The mountainous area of Maniche, one hour’s drive north of the regional capital Les Cayes, was one of the hardest-hit by the earthquake. “In the city centre, 98 percent of the houses have been destroyed,” says local mayor Jean-David Brimare. Many people are still missing, mostly farmers who had gone to their fields early in the morning and are now feared dead and buried under several landslides caused by the earthquake.

“It’s a catastrophe,” the mayor continues. “People are sleeping in the open. There is a massive need for shelter and food assistance. When their houses fell, they lost everything. I’m sending an SOS to all the people of goodwill and organizations to help us overcome this great difficulty.”

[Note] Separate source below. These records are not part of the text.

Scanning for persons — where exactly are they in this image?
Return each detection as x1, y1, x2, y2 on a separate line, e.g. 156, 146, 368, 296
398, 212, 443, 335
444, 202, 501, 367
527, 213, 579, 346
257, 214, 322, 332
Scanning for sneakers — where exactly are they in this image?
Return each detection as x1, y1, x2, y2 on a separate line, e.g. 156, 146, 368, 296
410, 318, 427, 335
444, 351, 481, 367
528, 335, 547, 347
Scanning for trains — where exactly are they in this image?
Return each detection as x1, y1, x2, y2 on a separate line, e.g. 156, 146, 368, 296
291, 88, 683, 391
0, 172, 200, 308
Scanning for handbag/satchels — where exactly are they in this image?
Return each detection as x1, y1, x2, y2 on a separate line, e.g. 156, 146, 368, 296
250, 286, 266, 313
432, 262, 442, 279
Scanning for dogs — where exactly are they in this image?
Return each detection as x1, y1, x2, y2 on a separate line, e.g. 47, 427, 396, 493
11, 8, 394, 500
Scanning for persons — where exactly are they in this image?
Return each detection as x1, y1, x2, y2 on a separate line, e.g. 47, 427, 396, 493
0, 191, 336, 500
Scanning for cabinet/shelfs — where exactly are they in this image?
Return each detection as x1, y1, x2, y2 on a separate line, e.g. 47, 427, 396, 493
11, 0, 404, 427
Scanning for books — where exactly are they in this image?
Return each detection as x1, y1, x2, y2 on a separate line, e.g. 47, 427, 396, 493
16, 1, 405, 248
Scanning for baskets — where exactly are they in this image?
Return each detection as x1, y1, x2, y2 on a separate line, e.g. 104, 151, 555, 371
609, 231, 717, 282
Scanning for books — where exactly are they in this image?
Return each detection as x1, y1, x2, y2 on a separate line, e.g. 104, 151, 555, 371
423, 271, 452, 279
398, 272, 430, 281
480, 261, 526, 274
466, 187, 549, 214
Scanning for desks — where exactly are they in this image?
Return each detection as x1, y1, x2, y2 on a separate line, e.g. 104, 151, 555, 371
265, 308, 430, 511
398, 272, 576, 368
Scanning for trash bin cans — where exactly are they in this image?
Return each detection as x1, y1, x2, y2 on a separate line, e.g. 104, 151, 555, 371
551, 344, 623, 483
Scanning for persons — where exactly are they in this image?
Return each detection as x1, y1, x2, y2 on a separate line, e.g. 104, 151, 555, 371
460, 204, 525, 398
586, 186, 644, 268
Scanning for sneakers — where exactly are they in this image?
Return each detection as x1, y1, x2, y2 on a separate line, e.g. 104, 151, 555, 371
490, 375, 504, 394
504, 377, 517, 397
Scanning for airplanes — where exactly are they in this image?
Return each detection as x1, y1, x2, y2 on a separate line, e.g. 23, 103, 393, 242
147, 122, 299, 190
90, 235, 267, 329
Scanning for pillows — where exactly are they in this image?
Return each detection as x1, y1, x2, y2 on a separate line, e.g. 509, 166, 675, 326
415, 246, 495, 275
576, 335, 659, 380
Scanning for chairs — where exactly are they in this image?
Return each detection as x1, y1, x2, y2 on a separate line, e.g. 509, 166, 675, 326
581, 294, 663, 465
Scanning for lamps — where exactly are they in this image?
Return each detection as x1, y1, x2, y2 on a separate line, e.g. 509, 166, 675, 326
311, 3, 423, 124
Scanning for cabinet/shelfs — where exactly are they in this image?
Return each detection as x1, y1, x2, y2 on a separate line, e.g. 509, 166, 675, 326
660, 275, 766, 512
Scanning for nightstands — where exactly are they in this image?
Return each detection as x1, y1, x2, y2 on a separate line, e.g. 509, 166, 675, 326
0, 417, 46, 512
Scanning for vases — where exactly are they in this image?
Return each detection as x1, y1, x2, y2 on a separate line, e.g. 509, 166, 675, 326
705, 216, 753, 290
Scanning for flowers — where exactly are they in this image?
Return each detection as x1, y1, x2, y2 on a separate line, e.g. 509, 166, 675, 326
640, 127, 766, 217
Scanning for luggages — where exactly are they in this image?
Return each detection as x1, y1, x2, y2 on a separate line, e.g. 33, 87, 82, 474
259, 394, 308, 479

Local authorities estimate that about 15,000 people in Maniche need immediate assistance. Within two weeks of the earthquake, WFP staff, together with teams from Haiti’s Civil Protection, have already provided food supplies to 10,000 residents.

“Until we received the assistance, we had to pick bananas and avocados from the trees,” says Fleurimont. “Now I’m happy, very happy with the assistance we received. It will help us a lot. It had been a long time since I last cooked peas. Tonight, we will have a proper meal!”